4. Graham Harrell, QB, Texas Tech

Graham Harrell seems to be getting into a groove, scoreboard operaters everywhere should be on alert

Graham Harrell seems to be getting into a groove, scoreboard operaters everywhere should be on alert

It took a few weeks for Harrell to really get in synch on the year, but he has definitely found that groove. In three of the last four weeks he has completed 78% of his passes and topped the 450 yard mark twice. Oh, he’s also thrown for a combined 15 touchdowns in those four games. Harrell has now assumed the top spot in the country in terms of passing yardage and has worked his way into the top 5 in passing touchdowns. Playing in Mike Leach’s system will hinter his perception in the eyes of voters but if he can come close to what he did last year (5,700 yards, 48 touchdowns) it will be enough to keep him in the Heisman conversation this year.

5. Donald Brown, RB, UConn

The fifth spot I might just rename the “not a quarterback” spot as I can’t in good mind put nothing but quarterbacks on my ballot. I mean, I know there is some good quarterbacking going on out there (particularly in the Big 12), but there are a lot of quality players at other positions that are getting flat out ignored. Donald Brown is one of those guys who, much like David Johnson, isn’t getting enough attention by the national media. Here is a guy who is leading the nation in rushing yards, averaging 5.70 yards per carry, and has found the end zone 12 times on the year. Despite an off game last week in a disappointing loss to Rutgers, Brown still topped the 100 yard mark. If somebody is going to break the quarterback stranglehold on the Heisman race this year, it might as well be a guy who is averaging over 160 yards a game on the ground.

Others on the radar:

Dez Bryant, WR, Oklahoma State

Bryant is averaging 19 yards every single time he touches the ball and is also in the top 10 in the country in receiving yards. If he has a big game this week against Texas (sound familiar?) he could jump into the top5.

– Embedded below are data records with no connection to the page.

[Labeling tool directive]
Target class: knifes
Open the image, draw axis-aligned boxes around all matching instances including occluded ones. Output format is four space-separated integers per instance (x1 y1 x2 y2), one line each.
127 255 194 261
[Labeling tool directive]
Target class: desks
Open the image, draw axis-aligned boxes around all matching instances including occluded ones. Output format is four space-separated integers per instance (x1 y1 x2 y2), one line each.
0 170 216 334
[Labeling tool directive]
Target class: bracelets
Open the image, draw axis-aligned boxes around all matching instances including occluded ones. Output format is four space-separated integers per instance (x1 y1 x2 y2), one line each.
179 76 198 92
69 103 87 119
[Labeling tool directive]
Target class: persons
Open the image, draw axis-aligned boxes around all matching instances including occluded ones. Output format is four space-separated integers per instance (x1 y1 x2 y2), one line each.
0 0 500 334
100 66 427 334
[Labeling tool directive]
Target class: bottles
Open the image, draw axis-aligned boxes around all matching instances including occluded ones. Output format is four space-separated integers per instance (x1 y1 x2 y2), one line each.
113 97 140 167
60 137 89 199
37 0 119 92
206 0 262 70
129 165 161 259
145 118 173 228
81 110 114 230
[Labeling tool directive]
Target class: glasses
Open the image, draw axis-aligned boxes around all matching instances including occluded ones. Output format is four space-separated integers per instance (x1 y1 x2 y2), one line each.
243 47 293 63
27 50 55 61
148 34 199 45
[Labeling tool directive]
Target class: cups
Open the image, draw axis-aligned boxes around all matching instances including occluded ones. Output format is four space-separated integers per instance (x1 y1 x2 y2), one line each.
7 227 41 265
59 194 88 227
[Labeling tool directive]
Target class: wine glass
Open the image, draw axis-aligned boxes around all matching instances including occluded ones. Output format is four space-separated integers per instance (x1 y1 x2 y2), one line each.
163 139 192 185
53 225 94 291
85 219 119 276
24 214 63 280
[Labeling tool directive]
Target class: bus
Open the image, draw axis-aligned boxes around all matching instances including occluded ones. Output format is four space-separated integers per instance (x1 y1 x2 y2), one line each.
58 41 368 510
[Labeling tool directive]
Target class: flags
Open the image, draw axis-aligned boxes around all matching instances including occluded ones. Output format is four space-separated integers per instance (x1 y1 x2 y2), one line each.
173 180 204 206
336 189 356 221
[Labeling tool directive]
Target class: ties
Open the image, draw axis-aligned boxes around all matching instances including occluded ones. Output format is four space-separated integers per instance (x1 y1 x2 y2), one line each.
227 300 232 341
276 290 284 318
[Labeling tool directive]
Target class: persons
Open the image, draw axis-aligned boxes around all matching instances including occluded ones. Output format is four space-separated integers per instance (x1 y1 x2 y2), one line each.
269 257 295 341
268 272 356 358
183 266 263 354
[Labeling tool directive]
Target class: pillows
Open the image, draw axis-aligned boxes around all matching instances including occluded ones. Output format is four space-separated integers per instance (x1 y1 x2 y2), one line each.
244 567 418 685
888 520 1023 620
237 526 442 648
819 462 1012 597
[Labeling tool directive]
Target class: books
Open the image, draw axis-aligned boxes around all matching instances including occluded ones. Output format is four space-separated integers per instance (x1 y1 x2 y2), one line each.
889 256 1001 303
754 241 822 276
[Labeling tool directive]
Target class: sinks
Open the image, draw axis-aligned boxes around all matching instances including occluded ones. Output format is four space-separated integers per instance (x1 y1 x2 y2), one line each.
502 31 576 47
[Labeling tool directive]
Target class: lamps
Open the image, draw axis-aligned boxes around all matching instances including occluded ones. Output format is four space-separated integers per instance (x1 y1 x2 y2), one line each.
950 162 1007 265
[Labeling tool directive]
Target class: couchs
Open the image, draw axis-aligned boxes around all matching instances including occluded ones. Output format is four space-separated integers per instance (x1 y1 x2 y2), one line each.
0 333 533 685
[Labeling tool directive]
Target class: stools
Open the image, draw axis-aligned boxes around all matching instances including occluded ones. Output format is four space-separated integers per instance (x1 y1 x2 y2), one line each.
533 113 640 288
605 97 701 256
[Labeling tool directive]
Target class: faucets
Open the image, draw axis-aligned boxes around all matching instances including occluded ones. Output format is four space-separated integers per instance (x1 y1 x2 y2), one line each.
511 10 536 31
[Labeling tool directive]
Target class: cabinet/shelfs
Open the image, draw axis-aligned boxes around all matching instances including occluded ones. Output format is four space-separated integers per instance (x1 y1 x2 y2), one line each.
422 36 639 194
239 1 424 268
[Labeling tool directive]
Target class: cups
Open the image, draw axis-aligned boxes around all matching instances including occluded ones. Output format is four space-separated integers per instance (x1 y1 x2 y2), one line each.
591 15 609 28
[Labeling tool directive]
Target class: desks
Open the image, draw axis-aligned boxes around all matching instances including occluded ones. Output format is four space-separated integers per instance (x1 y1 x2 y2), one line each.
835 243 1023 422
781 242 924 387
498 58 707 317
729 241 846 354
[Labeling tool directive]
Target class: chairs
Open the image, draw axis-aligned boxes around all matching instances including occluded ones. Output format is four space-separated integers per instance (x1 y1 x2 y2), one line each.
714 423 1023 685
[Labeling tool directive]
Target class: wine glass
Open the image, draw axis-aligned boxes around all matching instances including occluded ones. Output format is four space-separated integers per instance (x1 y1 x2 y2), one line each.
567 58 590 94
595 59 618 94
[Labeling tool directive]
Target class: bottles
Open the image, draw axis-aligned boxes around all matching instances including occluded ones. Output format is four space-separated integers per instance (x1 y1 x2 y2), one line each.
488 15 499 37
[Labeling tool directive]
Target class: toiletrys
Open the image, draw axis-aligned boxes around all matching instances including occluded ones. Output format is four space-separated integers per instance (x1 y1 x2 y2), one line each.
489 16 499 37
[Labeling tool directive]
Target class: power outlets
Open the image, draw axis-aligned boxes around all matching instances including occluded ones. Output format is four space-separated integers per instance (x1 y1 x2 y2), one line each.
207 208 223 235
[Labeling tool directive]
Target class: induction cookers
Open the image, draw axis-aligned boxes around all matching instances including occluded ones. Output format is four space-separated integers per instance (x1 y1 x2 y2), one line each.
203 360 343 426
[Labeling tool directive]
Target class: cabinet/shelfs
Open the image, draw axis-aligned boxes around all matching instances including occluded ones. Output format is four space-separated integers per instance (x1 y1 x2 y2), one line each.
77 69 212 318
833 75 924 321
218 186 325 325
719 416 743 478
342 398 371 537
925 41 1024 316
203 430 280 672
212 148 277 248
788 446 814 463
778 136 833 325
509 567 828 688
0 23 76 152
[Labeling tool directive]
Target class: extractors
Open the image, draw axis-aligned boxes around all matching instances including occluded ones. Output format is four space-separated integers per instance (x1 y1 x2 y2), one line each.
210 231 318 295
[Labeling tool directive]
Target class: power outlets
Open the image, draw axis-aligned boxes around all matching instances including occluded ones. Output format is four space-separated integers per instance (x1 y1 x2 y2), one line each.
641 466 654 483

Chase Daniel, QB, Missouri

Once the near unanimous frontrunner, Daniel has had a horrible two weeks and now finds himself on the outside looking in. It will take a masterful next 5 games and an incredible game in the Big 12 Championship for him to get back into this thing.

Michael Crabtree, WR, Texas Tech

When your quarterback is in the Heisman hunt and you are his primary target, I suppose it’s easy to find yourself in the conversation as well. Crabtree, last year’s Biletnikoff winner, has put up excellent numbers and continues to hang around.

Jarrett Dillard, WR, Rice

If Crabtree is putting up great numbers, Dillard’s are off the charts. Despite leading the country in receiving yards and touchdowns he needs to actually pick up the pace if he wants to be taken seriously.

Tyrell Fenroy, RB, Louisiana-Lafayette

Fenroy is a darkhorse that I mentioned last week and he went out and put up 128 yards and a touchdown. Granted it was against Arkansas State, but when you’re averaging nearly 7.5 yards per carry you’re bound to get noticed by somebody.